┌─ Records supplied

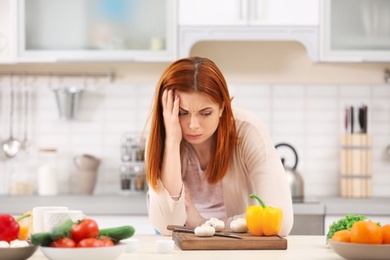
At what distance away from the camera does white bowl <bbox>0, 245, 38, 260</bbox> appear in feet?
6.97

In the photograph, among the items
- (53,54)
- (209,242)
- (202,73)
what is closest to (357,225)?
(209,242)

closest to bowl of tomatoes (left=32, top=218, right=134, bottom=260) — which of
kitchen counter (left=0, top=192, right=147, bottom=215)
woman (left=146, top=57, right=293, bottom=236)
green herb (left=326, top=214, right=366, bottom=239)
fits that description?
green herb (left=326, top=214, right=366, bottom=239)

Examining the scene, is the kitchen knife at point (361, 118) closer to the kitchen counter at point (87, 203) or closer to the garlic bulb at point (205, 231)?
the kitchen counter at point (87, 203)

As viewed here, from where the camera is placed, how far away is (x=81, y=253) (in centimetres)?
204

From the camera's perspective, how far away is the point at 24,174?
4730 mm

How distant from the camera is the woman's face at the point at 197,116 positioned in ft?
9.57

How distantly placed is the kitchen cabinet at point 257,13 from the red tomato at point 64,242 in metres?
2.58

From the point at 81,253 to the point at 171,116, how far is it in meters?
1.00

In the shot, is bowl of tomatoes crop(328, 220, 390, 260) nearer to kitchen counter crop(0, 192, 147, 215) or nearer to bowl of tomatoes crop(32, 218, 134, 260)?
bowl of tomatoes crop(32, 218, 134, 260)

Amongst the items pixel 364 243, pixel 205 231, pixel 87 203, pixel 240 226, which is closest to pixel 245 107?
pixel 87 203

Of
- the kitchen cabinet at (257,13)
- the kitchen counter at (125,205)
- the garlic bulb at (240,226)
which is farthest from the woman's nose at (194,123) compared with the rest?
the kitchen cabinet at (257,13)

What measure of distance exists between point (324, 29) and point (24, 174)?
1.84 meters

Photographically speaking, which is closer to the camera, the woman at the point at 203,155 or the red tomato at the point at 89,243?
the red tomato at the point at 89,243

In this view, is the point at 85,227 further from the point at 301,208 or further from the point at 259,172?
the point at 301,208
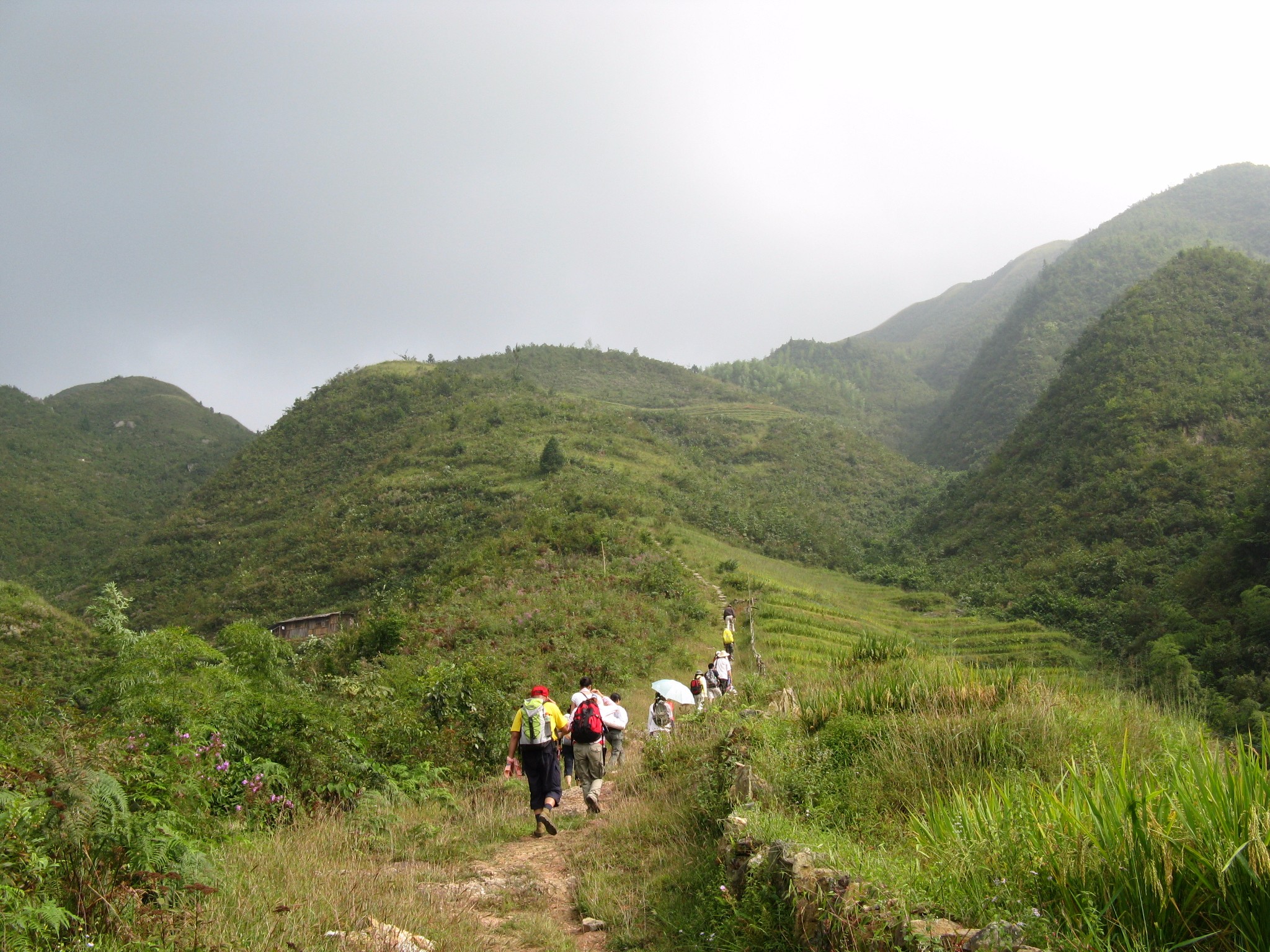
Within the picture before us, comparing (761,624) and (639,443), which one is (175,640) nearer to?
(761,624)

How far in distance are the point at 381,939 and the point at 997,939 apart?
3142 millimetres

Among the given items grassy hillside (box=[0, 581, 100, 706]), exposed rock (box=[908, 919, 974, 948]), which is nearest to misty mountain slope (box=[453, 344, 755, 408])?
grassy hillside (box=[0, 581, 100, 706])

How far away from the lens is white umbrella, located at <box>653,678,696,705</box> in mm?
12648

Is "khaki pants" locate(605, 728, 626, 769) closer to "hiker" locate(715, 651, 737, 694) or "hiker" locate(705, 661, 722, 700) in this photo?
"hiker" locate(705, 661, 722, 700)

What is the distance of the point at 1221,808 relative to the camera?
3.20m

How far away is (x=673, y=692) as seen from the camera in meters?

└─

Problem statement -> From the data above, write out everything exactly except the pictures.

Answer to the problem ->
At what distance away from the camera does white bowl <bbox>0, 245, 38, 260</bbox> appear in feet?
6.97

In the photograph, among the items
- (53,54)
- (209,242)
- (202,73)
what is closest to (357,225)?
(209,242)

closest to bowl of tomatoes (left=32, top=218, right=134, bottom=260) — which of
kitchen counter (left=0, top=192, right=147, bottom=215)
woman (left=146, top=57, right=293, bottom=236)
green herb (left=326, top=214, right=366, bottom=239)
fits that description?
green herb (left=326, top=214, right=366, bottom=239)

Examining the scene, is the kitchen knife at point (361, 118) closer to the kitchen counter at point (87, 203) or closer to the garlic bulb at point (205, 231)?
the kitchen counter at point (87, 203)

As viewed here, from where the camera is placed, how far away is (x=81, y=253) (in centimetres)?
204

From the camera's perspective, how far away is the point at 24,174?
4730 mm

How distant from the camera is the woman's face at the point at 197,116 positioned in ft?
9.57

How distantly placed is the kitchen cabinet at point 257,13 from the red tomato at point 64,242 in metres?
2.58

From the point at 81,253 to the point at 171,116, how far is it in meters?
1.00

In the shot, is bowl of tomatoes crop(328, 220, 390, 260) nearer to kitchen counter crop(0, 192, 147, 215) or nearer to bowl of tomatoes crop(32, 218, 134, 260)?
bowl of tomatoes crop(32, 218, 134, 260)

Amongst the items pixel 364 243, pixel 205 231, pixel 87 203, pixel 240 226, which is closest to pixel 245 107?
pixel 87 203

Of
- the kitchen cabinet at (257,13)
- the kitchen counter at (125,205)
- the garlic bulb at (240,226)
which is farthest from the woman's nose at (194,123) compared with the rest?
the kitchen cabinet at (257,13)

What measure of distance exists between point (324, 29) and point (24, 174)?
1.84 meters

Photographically speaking, which is closer to the camera, the woman at the point at 203,155 or the red tomato at the point at 89,243?
the red tomato at the point at 89,243

In this view, is the point at 85,227 further from the point at 301,208 or further from the point at 259,172?
the point at 301,208
Within the picture before us, comparing (761,624) and (639,443), which one is (175,640) nearer to?
(761,624)

How far in distance are the point at 381,939 and the point at 997,939 apart?
3142 millimetres

Among the given items grassy hillside (box=[0, 581, 100, 706]), exposed rock (box=[908, 919, 974, 948]), which is nearest to misty mountain slope (box=[453, 344, 755, 408])?
grassy hillside (box=[0, 581, 100, 706])

How far away from the lens is white umbrella, located at <box>653,678,696,705</box> in mm?
12648

Is "khaki pants" locate(605, 728, 626, 769) closer to "hiker" locate(715, 651, 737, 694) or "hiker" locate(705, 661, 722, 700) in this photo?
"hiker" locate(705, 661, 722, 700)

What is the distance of the point at 1221,808 relative to the camera?
3.20m

How far away is (x=673, y=692) as seen from the camera in meters?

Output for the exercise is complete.